Transcription: http://www.wethepeople.la/sa.htm
actual copy: http://www.wethepeople.la/sa1.gif http://www.wethepeople.la/sa2.gif
T.R.C. Thailand Revolutionary Council Date. June 28, 1987
To:
U.S. Justice Department Washington, D.C. U.S.A.
Subject Important facts for the Drugs Eradication Program to be successful.
Sirs:
This letter to the US Justice Department is to make it clear about our deepest concern in wishing to help eradicate drugs and for all the American people as well as the world to know the truth that for the past (15) years they have been misled to look upon us as the main source of all the drug problems.
1. The refusal of the United States government to accept our "SIX YEARS DRUGS ERADICATION PLAN" presented at the Congressional Hearing by Congressman Mr. Lester Woff after his visit to Thailand in April 1977, was really a great disappointment for us. Even after this disappointment, we continued writing letters to President Carter and President Reagan forwarding our sincere wish to help and participate in eradicating drugs. We are really surprise and doubtful as to why the US government refuses our participation and help to make a success of the drugs eradication program.

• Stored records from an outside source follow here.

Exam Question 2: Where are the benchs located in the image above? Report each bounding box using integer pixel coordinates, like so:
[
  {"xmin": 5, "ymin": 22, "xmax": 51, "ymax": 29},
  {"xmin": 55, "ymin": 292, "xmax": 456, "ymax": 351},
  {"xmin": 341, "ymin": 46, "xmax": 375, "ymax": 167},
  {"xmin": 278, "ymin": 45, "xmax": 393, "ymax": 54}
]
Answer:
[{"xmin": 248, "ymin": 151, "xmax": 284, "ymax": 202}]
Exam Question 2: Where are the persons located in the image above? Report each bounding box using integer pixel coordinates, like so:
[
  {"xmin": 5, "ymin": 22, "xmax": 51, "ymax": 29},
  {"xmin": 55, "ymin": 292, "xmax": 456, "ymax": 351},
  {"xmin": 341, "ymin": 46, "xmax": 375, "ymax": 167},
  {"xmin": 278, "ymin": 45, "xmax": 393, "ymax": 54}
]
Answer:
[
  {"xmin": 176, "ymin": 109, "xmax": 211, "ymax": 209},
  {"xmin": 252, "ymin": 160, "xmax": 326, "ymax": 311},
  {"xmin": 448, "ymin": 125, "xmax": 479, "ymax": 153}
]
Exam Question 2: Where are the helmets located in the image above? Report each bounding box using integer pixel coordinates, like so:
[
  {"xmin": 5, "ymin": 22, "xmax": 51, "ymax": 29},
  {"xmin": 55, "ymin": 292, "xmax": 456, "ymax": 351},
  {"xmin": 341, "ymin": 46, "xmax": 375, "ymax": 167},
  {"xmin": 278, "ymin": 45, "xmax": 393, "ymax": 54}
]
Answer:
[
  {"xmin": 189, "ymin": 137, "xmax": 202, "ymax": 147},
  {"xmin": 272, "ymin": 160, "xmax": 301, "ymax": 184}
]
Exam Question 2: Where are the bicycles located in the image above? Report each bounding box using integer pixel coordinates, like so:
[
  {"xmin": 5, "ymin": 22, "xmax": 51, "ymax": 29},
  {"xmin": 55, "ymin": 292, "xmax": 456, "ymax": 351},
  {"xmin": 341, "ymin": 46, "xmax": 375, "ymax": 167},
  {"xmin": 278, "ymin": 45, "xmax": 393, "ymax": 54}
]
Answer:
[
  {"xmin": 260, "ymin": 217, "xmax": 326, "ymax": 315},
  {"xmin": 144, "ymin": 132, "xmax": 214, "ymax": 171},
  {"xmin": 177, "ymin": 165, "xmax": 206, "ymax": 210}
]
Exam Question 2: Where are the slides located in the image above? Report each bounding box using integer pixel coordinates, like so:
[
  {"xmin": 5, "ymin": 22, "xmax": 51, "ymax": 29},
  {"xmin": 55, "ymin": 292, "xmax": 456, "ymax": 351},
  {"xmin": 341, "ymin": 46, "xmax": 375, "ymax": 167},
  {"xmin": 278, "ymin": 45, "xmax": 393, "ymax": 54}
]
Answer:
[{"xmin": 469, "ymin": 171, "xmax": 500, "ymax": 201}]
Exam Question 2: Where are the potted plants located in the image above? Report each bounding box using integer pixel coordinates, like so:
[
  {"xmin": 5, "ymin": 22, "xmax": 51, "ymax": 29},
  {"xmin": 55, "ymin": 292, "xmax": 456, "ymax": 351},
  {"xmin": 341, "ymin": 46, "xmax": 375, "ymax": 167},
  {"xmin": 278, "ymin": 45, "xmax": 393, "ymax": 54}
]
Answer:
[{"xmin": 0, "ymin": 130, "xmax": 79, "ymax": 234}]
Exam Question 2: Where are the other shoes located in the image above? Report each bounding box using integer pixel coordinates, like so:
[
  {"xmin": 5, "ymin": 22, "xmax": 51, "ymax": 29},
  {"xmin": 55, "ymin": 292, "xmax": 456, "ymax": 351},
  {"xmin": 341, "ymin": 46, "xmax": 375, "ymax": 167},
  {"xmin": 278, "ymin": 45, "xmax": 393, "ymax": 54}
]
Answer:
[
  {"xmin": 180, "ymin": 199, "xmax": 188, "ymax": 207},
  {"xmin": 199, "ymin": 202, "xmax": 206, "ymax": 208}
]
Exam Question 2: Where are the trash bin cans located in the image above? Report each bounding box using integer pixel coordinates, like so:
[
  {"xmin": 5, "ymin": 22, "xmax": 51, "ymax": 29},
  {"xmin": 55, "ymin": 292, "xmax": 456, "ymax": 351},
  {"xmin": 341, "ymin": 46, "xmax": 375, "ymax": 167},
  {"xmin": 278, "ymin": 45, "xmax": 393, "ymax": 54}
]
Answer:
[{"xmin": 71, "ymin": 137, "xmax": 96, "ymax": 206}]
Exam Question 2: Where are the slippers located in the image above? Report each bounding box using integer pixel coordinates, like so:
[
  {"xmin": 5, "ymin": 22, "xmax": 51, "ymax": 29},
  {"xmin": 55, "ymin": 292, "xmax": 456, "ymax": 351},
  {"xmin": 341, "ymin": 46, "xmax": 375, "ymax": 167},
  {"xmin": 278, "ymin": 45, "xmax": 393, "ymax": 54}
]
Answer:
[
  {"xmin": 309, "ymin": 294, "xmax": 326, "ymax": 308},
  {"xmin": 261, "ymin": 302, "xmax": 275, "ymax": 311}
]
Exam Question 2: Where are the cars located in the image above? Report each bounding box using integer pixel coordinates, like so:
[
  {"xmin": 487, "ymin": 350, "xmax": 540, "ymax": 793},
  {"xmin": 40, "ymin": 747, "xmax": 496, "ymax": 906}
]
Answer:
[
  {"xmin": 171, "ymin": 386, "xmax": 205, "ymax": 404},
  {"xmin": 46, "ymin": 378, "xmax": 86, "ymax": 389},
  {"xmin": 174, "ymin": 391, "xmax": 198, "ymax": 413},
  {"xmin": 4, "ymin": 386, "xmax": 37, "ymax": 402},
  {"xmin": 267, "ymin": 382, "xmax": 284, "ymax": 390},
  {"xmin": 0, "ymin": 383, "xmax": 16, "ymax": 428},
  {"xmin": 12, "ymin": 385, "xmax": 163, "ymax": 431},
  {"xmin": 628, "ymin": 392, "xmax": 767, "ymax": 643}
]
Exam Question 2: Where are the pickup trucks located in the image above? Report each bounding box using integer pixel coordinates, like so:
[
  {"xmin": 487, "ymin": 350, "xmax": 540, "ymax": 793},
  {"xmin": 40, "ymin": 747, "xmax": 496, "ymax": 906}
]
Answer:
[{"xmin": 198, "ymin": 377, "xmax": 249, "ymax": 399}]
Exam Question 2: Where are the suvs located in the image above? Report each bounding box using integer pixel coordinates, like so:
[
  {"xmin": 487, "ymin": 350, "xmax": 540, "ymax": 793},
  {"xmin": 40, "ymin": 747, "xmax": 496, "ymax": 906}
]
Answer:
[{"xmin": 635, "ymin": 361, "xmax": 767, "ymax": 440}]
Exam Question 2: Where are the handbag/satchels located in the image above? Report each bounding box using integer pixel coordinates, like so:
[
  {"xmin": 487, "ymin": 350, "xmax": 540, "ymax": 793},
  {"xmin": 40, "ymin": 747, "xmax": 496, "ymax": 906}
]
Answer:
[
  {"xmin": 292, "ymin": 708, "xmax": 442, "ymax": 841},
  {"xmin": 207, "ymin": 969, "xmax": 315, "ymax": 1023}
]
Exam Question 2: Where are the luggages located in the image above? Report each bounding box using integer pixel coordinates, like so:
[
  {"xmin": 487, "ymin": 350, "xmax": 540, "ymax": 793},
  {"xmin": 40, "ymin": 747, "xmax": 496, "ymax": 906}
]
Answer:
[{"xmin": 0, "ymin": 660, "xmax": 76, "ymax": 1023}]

Furthermore, why the world has been misled to accuse me as the main culprit for all the drug trades..... while in reality, we are most sincere and willing to help solve the drug problems in South East Asia. Through our own secret investigation, we found out that some high officials in the US government's drugs control and enforcement department and with the influence of corrupted persons objected to our active participation in the drugs eradication program of the US government so as to be able to retain their profitable self-interest from the continuation of the drug problems. Thus, the US government and the American people as well as the world have been hoodwinked.
2. During the period (1965 - 1975) CIA Chief in Laos, Theodore Shackly, was in the drug business, having contacts with the Opium Warlord Lor Sing Han and his followers. Santo Trafficano acted as his buying and transporting agent while Richard Armitage handled the financial section with the Banks in Australia. Even after the Vietnam War ended, when Richard Armitage was being posted to the US Embassy in Thailand, his dealings in the drug business continued as before. He was then acting as the US government official concerning with the drug problems in Southeast Asia. After 1979, Richard Armitage resigned from the US Embassy's posting and set up the "Far East Trading Company" as a front for his continuation in the drug trade and to bribe CIA agents in Laos and around the world. Soon after, Daniel Arnold was made to handle the drug business as well as the transportation of arms sales. Jerry Daniels then took over the drug trade from Richard Armitage. For over 10 years, Armitage supported his men in Laos and Thailand with the profits from his drug trade and most of the cash were deposited with the Banks in Australia which was to be used in buying his way for quicker promotions to higher positions. Within the month of July, 1980, Thailand's english newspaper "Bangkok Post" included a news report that CIA agents were using Australia as a transit-base for their drug business and the banks in Australia for depositing, transferring the large sum of money involved.
Verifications of the news report can be made by the US Justice Department with Bangkok Post and in Australia.
Other facts given herewith have been drawn out from out Secret Reports files so as to present to you of the real facts as to why the drug problem is being prolonged till today.
3. Finally, we sincerely hope in the nearest future to be given the opportunity to actively take part in helping the US government, the Americans and people of the world in eradication and uprooting the drug problems.
I remain,
Yours Respectively Khun Sa
Vice Chairman Thailand Revolutionary Council (T.R.C.)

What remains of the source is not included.